"When you aim high, expect high," Tsang Yin Hung, a former teacher from Hong Kong, told reporters in Nepal.
It is a phrase she often repeated to her friends before recording the world's fastest ascent of Mount Everest by a woman last Sunday.
Ms. Tsang, 45, reached the top of the world's highest mountain from base camp in 25 hours and 50 minutes.
That was fast enough to beat the previous record, set by a Nepalese climber in 2017, by more than 12 hours.
"I just feel a kind of relieved and happy because I am not looking for breaking record. I just [wanted to] challenge myself," Ms. Tsang told media in Nepal's capital Kathmandu on Sunday, after safely returning from Everest.
Ms. Tsang made a previous attempt on 11 May, but bad weather forced her to turn back. Determined to make it to the top, she returned a week later.

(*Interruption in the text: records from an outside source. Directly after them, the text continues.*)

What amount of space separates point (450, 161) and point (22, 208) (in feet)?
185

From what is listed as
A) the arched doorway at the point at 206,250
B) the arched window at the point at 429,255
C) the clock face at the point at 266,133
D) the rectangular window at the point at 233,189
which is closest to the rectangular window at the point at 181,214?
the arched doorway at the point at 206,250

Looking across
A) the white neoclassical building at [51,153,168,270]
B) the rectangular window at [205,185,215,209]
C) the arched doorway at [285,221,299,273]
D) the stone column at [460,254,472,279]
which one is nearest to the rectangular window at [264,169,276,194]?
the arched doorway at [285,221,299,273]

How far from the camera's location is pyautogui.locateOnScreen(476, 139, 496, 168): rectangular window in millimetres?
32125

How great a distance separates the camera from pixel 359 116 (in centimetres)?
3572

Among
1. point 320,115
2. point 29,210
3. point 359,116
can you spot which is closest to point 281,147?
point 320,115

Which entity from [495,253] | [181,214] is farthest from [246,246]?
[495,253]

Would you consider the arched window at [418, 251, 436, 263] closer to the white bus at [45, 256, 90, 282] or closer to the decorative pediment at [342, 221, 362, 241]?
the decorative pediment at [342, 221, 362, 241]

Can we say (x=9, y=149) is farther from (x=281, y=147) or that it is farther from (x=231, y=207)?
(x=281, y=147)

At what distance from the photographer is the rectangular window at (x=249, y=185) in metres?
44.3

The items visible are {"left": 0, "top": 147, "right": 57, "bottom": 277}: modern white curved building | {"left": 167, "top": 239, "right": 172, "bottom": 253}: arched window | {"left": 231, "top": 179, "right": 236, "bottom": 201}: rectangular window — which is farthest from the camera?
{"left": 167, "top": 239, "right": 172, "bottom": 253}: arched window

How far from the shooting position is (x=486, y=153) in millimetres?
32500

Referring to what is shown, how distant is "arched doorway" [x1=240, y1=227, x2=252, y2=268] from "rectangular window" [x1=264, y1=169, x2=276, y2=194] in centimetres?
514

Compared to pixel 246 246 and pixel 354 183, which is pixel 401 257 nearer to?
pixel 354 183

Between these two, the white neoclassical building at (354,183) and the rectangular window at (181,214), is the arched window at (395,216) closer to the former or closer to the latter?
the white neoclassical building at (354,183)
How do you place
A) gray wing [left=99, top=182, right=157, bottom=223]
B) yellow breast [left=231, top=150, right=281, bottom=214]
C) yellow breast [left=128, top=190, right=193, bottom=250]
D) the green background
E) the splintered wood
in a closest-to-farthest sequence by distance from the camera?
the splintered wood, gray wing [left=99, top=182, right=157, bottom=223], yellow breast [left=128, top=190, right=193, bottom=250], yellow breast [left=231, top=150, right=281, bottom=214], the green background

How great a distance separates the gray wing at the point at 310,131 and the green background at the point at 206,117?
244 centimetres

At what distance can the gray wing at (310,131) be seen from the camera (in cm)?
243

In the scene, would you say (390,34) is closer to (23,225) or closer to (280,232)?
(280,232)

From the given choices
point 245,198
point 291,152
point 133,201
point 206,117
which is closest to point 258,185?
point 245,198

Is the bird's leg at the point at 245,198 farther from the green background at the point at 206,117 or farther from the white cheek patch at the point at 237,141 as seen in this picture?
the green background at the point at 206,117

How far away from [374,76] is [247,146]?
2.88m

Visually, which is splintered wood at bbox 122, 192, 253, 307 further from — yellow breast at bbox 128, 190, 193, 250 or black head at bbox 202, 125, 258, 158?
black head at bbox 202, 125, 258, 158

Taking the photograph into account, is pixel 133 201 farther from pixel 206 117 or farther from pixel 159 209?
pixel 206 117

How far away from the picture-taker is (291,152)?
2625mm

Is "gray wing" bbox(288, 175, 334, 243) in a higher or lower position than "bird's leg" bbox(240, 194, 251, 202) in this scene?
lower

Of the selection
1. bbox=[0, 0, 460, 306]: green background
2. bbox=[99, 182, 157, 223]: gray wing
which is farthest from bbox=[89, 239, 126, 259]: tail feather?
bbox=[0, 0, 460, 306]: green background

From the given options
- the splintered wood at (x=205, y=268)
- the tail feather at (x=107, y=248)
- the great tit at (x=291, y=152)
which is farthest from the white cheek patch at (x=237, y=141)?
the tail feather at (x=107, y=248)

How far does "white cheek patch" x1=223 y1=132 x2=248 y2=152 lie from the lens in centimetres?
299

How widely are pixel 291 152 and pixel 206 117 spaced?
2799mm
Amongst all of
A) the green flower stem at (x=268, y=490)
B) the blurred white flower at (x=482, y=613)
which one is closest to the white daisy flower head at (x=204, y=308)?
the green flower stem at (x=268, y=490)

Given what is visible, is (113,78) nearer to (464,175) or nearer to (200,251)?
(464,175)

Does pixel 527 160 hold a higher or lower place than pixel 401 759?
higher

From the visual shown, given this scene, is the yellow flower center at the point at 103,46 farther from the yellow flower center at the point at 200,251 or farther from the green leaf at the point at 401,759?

She left base camp at 13:20 local time (07:35 GMT) on 22 May and reached the top at 15:10 the next day, a Nepalese government official told AFP news agency.
Ms. Tsang attributed the record to her ability, teamwork, and luck. But for her, the record was an afterthought.
"I always tell my working team, my friends, when you aim high, expect high," Ms. Tsang was quoted as saying by Reuters news agency. "So I feel relieved because I can prove my work to my friends, to my students."